Copy each line exactly. Leave nothing out.
* * *
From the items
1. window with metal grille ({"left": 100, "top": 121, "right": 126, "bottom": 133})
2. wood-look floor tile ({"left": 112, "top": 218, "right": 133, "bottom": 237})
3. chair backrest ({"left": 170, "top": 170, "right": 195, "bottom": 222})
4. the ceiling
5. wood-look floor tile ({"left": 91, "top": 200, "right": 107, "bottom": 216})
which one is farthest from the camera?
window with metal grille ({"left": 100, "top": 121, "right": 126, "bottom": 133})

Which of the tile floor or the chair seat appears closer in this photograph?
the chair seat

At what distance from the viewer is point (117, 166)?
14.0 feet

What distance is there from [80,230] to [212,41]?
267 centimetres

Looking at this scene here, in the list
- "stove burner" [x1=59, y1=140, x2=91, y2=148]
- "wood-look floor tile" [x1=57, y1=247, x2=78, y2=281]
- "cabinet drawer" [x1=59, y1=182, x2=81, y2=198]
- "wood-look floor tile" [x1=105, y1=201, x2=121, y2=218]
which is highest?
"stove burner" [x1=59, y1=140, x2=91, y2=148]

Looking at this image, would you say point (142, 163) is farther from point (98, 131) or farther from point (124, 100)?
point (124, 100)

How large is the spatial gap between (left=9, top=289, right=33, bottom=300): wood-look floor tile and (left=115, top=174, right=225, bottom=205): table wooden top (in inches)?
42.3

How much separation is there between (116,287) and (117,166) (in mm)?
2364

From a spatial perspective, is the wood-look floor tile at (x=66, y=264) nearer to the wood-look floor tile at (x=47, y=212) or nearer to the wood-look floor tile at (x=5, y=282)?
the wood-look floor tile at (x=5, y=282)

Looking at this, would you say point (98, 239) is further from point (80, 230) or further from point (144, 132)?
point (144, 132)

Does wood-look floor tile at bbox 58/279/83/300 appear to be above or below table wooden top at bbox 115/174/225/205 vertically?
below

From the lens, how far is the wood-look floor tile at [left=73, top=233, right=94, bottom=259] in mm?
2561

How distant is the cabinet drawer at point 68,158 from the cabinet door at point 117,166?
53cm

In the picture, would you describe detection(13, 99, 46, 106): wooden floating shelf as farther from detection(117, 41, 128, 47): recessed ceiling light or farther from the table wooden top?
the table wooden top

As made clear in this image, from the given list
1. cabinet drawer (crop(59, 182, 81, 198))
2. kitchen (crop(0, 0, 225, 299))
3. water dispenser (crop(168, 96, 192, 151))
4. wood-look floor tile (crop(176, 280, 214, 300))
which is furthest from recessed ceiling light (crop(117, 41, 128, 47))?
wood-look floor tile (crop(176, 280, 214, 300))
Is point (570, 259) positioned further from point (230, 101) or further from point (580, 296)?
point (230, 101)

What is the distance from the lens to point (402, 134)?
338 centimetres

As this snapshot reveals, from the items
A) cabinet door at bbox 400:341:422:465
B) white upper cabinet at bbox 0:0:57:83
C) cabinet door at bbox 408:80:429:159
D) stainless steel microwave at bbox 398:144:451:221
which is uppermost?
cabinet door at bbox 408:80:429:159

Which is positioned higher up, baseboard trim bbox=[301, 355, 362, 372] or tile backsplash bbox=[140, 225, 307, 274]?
* * *
TASK OUTPUT:
From the items
1. window with metal grille ({"left": 100, "top": 121, "right": 126, "bottom": 133})
2. wood-look floor tile ({"left": 112, "top": 218, "right": 133, "bottom": 237})
3. chair backrest ({"left": 170, "top": 170, "right": 195, "bottom": 222})
4. the ceiling
5. wood-look floor tile ({"left": 91, "top": 200, "right": 107, "bottom": 216})
which one is farthest from the camera?
window with metal grille ({"left": 100, "top": 121, "right": 126, "bottom": 133})

Which of the tile floor or the chair seat appears closer in this photograph?
the chair seat

At what distance from the viewer is point (117, 166)?
14.0 feet

What distance is there from [80,230] to [212,41]?
267 centimetres

Looking at this scene here, in the list
- "stove burner" [x1=59, y1=140, x2=91, y2=148]
- "wood-look floor tile" [x1=57, y1=247, x2=78, y2=281]
- "cabinet drawer" [x1=59, y1=182, x2=81, y2=198]
- "wood-look floor tile" [x1=105, y1=201, x2=121, y2=218]
which is highest?
"stove burner" [x1=59, y1=140, x2=91, y2=148]

Looking at this image, would you say point (142, 163) is farther from point (98, 131) or farther from point (124, 100)?
point (124, 100)

How large is the spatial gap between (left=9, top=289, right=33, bottom=300): wood-look floor tile and (left=115, top=174, right=225, bottom=205): table wooden top (in inches)?
42.3

How much separation is there between (116,287) and (117,166) (in mm)?
2364

From a spatial perspective, is the wood-look floor tile at (x=66, y=264) nearer to the wood-look floor tile at (x=47, y=212) or nearer to the wood-look floor tile at (x=5, y=282)?
the wood-look floor tile at (x=5, y=282)

Looking at this, would you say point (98, 239) is further from point (80, 230) or further from point (144, 132)?
point (144, 132)

Does wood-look floor tile at bbox 58/279/83/300 appear to be above or below table wooden top at bbox 115/174/225/205 vertically?
below

From the lens, how far is the wood-look floor tile at [left=73, top=233, right=94, bottom=259] in mm?
2561

How distant is the cabinet drawer at point 68,158 from the cabinet door at point 117,166?
53cm

In the picture, would you describe detection(13, 99, 46, 106): wooden floating shelf as farther from detection(117, 41, 128, 47): recessed ceiling light or farther from the table wooden top?
the table wooden top

As made clear in this image, from the given list
1. cabinet drawer (crop(59, 182, 81, 198))
2. kitchen (crop(0, 0, 225, 299))
3. water dispenser (crop(168, 96, 192, 151))
4. wood-look floor tile (crop(176, 280, 214, 300))
which is furthest from recessed ceiling light (crop(117, 41, 128, 47))?
wood-look floor tile (crop(176, 280, 214, 300))
Is point (570, 259) positioned further from point (230, 101) or further from point (580, 296)?
point (230, 101)

What is the distance from the lens to point (402, 134)?
338 centimetres

As this snapshot reveals, from the items
A) cabinet door at bbox 400:341:422:465
B) white upper cabinet at bbox 0:0:57:83
C) cabinet door at bbox 408:80:429:159
D) stainless steel microwave at bbox 398:144:451:221
which is uppermost?
cabinet door at bbox 408:80:429:159

Which is positioned higher up, baseboard trim bbox=[301, 355, 362, 372] or tile backsplash bbox=[140, 225, 307, 274]?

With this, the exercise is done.